● **Listed entries**:
....
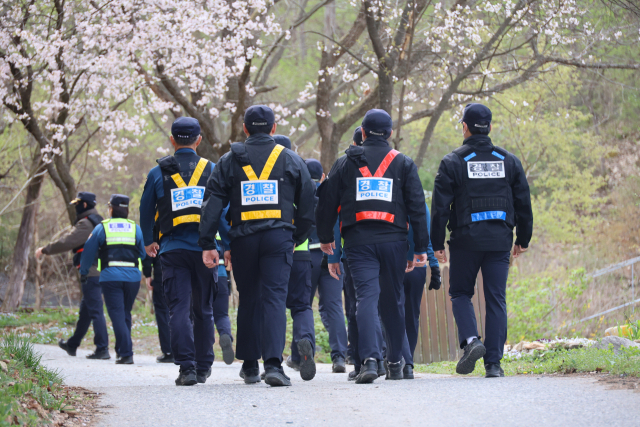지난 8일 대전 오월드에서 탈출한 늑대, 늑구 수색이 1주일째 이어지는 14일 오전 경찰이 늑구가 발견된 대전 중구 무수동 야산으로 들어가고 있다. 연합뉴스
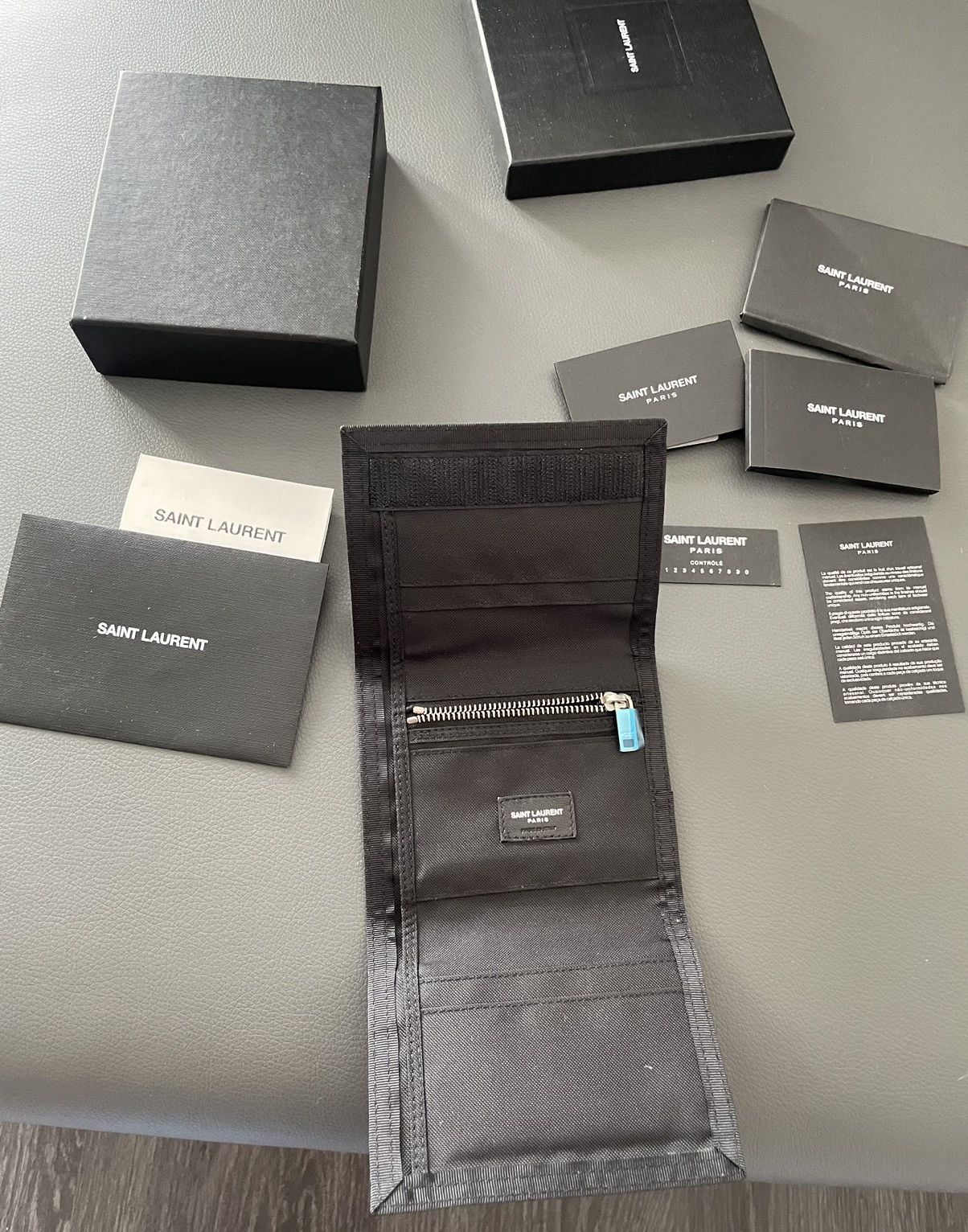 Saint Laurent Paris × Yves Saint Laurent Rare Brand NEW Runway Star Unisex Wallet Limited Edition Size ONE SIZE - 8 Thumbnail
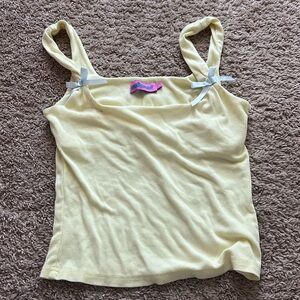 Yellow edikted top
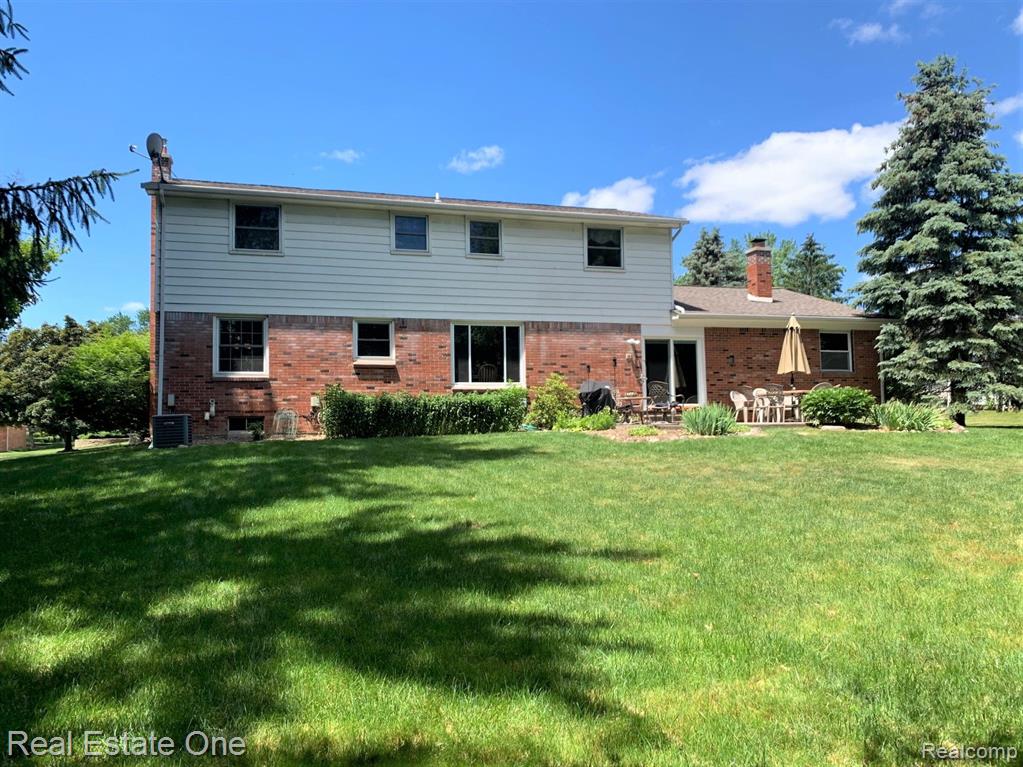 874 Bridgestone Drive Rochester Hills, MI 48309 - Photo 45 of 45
....
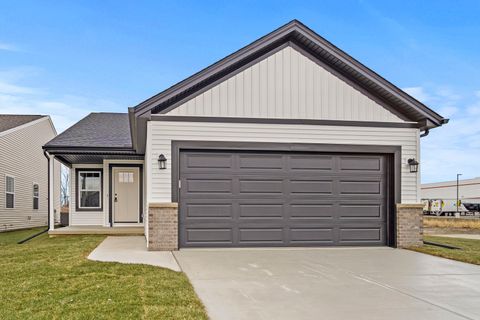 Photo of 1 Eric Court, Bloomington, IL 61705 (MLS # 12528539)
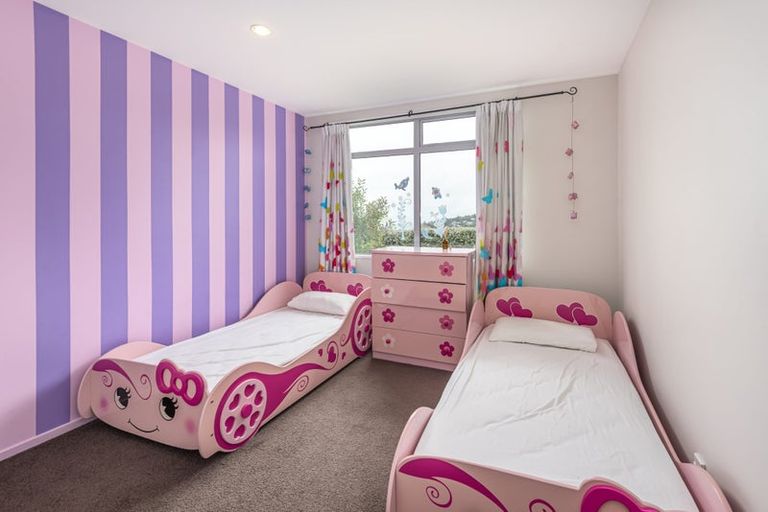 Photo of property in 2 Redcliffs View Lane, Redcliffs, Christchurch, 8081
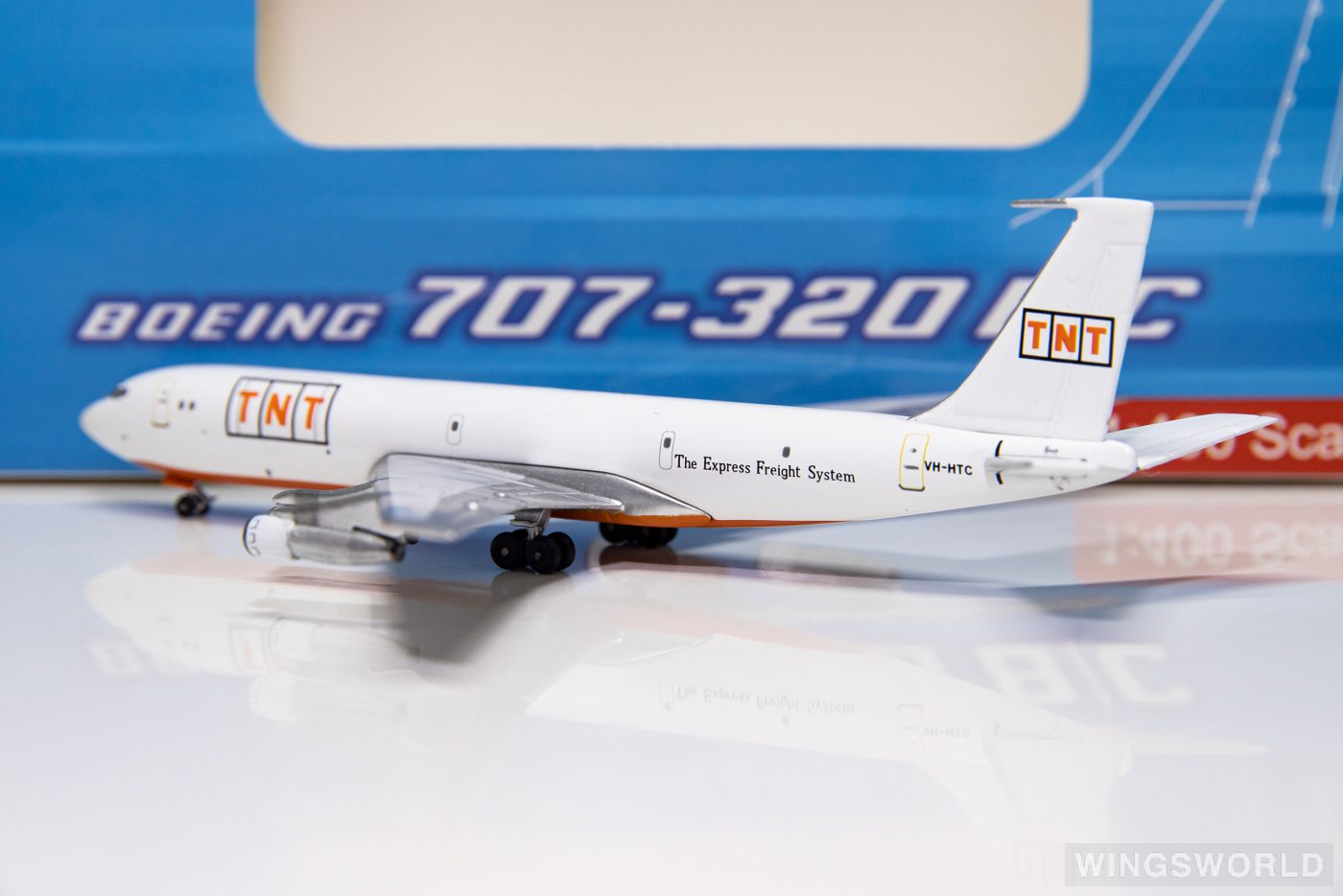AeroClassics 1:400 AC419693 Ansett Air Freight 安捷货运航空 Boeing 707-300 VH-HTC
....
● **About this exercise**: For this exercise, return exactly the lines above from the line with "Saint Laurent Paris" through the line with "874 Bridgestone Drive", both included. Do not copy the pictures.

● **Answer section**:
 Saint Laurent Paris × Yves Saint Laurent Rare Brand NEW Runway Star Unisex Wallet Limited Edition Size ONE SIZE - 8 Thumbnail
 Yellow edikted top
 874 Bridgestone Drive Rochester Hills, MI 48309 - Photo 45 of 45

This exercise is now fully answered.